High-resolution analysis of cell division errors with COIL
The JP group at the University of Edinburgh studies cell division, the essential biological process which ensures genome integrity by equally and identically distributing chromosomes between two daughter cells. Errors in cell division often result in daughter cells with inappropriate chromosome numbers, a condition associated with numerous cancers and birth defects. Although much is known about the basic mechanisms of cell division, structural level mechanistic details of the pathways regulating error-free chromosome segregation are still emerging. In particular, a high-resolution understanding of centromere inheritance and how kinetochores employ dynamic protein interactions to drive chromosome segregation is yet to be obtained.
Dr Maria Alba Abad Fernandez, a postdoc within the JP group, has been studying part of this process – specifically the interaction between the chromosomal passenger complex (CPC) and Shugoshin 1 (Sgo-1), two major regulators of cell division. CPC and Sgo-1 directly interact and need to associate with centromeres to perform their function but the minimal region of Sgo-1 required for their direct binding and how this influences CPC centromere localisation and function were still unknown.

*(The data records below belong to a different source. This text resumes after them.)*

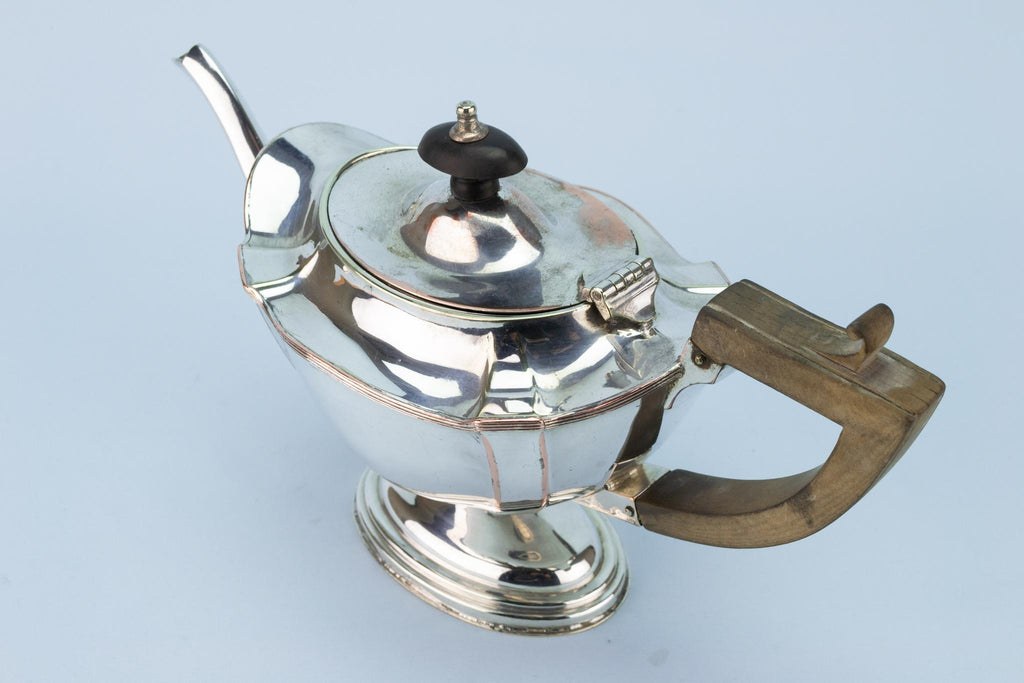 Silver Plated Tea Set English 1930s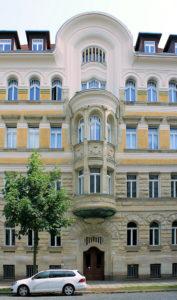 Wohnhaus Johannisallee 11 Reudnitz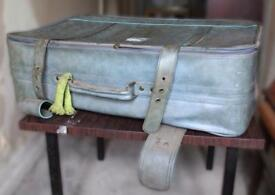 Old Vintage Blue Suitcase - As Seen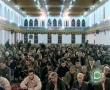Iran-Ayat ullah Jawwad aamli Moharram Majlis - Persian - Part 7-B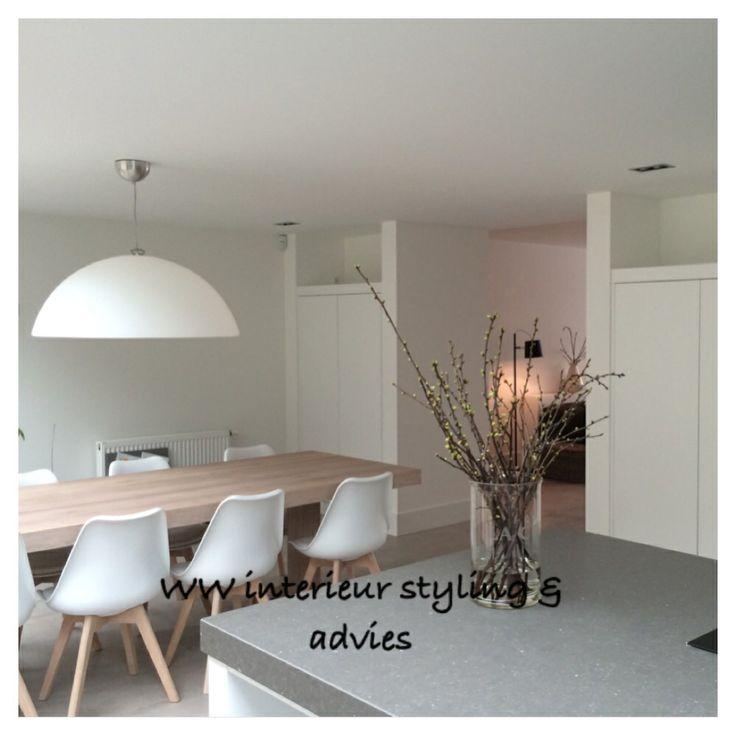 Interieurontwerp ww interieur styling advies studio ww for Interieur advies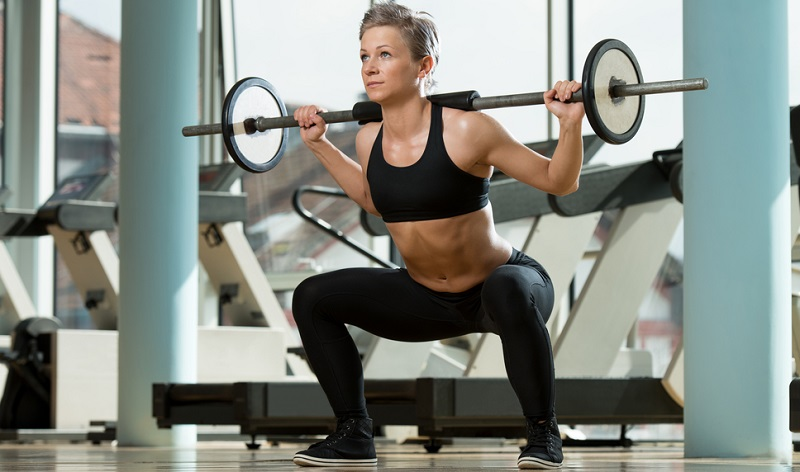 Best Compound Exercises to Increase Strength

Working with Dr David Kelly within the COIL facility, Dr Abad used cell-based in vivo functional assays and high-resolution microscopy with automated analysis programmes to assess the effect of a number of Sgo-1 mutants on Sgo-1’s ability to bind CPC. Critically, David developed a bespoke ImageJ plugin for the study which enabled Dr Abad to automate the analysis of micrographs and identify the key regions of Sgo-1 required for this interaction in cells. Through this study, Dr Abad discovered that the N-terminus of Sgo-1 is essential for Sgo-1-CPC assembly and that, without this Sgo-1 region, the interaction is disrupted causing perturbed CPC centromere localisation and function, which leads to chromosome missegregation.
The COIL facility houses a range of microscopes capable of performing timelapse imaging at high temporal and spatial resolutions whilst maintaining focus. These can examine specimens from yeast and fungus through to embryos and polymer lattices. The facility staff offer their expertise and guidance to ensure researchers use the correct setup to achieve their desired outcome and are adept at writing bespoke ImageJ plugins to create analysis pipelines. These can assist by speeding up the analysis process or adding functionality to the existing software.
Microscopes capable of performing timelapse imaging at high temporal and spatial resolutions whilst maintaining focus.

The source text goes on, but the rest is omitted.